Pendant l’exécution des travaux, le maître de l’ouvrage a reproché à la société FGTP, des non-conformités dans les matériaux utilisés, ainsi que son absence de sécurité financière, en raison de la procédure de redressement judiciaire.

De sorte que le 12 décembre 2012, le maître de l’ouvrage a résilié le contrat de la société FGTP, qui a fait l’objet d’une liquidation judiciaire le 17 avril 2013.

A la suite d’une expertise ayant révélé des non-conformités et des désordres apparus avant réception, le maître de l’ouvrage a assigné en réparation, le maître d’œuvre et son assureur, ainsi que le Liquidateur Judiciaire de la société FGTP.

 

La Cour d’appel de Rennes a jugé que le maître d’œuvre était responsable à 50 % du préjudice subi par le maître de l’ouvrage.

 

Le maître de l’ouvrage a formé un pourvoi en cassation reprochant ainsi à la Cour d’appel d’avoir limité la part de responsabilité du maître d’œuvre à hauteur de 50 %, alors que ce dernier était tenu « d’une mission de maîtrise d’œuvre complète ».

 

Problème de droit

 

Un maître d’œuvre titulaire d’une mission complète d’exécution est-il tenu à la réparation intégrale du préjudice du maître de l’ouvrage ?

 

 

Moyens soulevés par le pourvoi

1er moyen :

Le maître de l’ouvrage reprochait au maître d’œuvre d’avoir manqué à son obligation de conseil et d’avertissement quant au choix de l’entreprise FGTP, dont il était raisonnablement prévisible qu’elle soit placée en liquidation judiciaire.

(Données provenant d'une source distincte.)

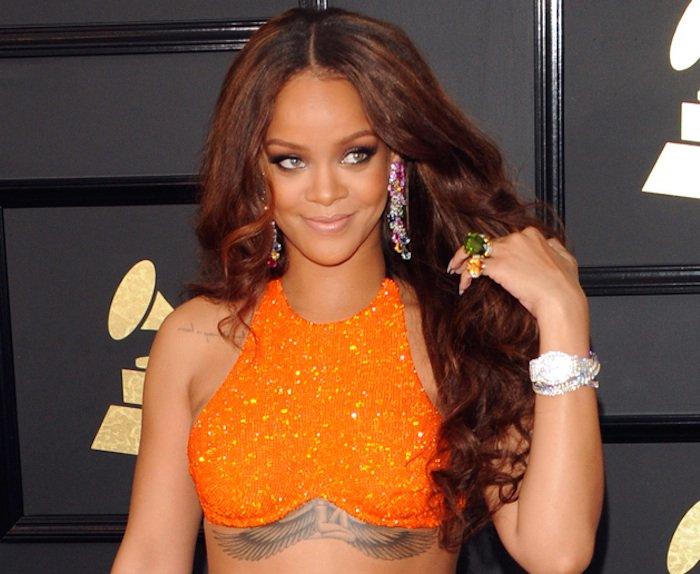 Rihanna topless et avec un drôle de truc dans la bouche…. https://t.co/A70XSIeLkD #Musique #Instagram #Rihanna #sexy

Il en déduit que le maître d’œuvre aurait dû lui déconseiller le choix de cette entreprise.

Pour cela, le maître de l’ouvrage s’est appuyé sur une clause du contrat stipulant :

« l’architecte déconseille le choix d’une entreprise si elle lui parait ne pas présenter les garanties suffisantes ou ne pas justifier d’une assurance apte à couvrir ses risques professionnels ».

Ne l’ayant pas alerté sur le risque de choisir cette entreprise, le maître de l’ouvrage a considéré que son maître d’œuvre avait commis une faute, le rendant responsable du préjudice lié à la résiliation du contrat de la société FGTP.

Tel n’a pas été l’avis de la Cour d’appel, ni celui de la Cour de cassation.

La Cour d’appel a relevé dans le contrat qui liait le maître de l’ouvrage au maître d’œuvre la clause suivante :

« le maître de l’ouvrage s’assure de la bonne situation financière et juridique de l’entrepreneur susceptible d’être retenu pour réaliser tout ou partie des travaux »,

Selon la Cour de cassation, la Cour d’appel n’a pas dénaturé la clause du contrat soulevée par le maître de l’ouvrage, dans la mesure où le préjudice qui était reproché au maître d’œuvre, résultait directement du propre manquement à l’obligation contractuelle du maître de l’ouvrage.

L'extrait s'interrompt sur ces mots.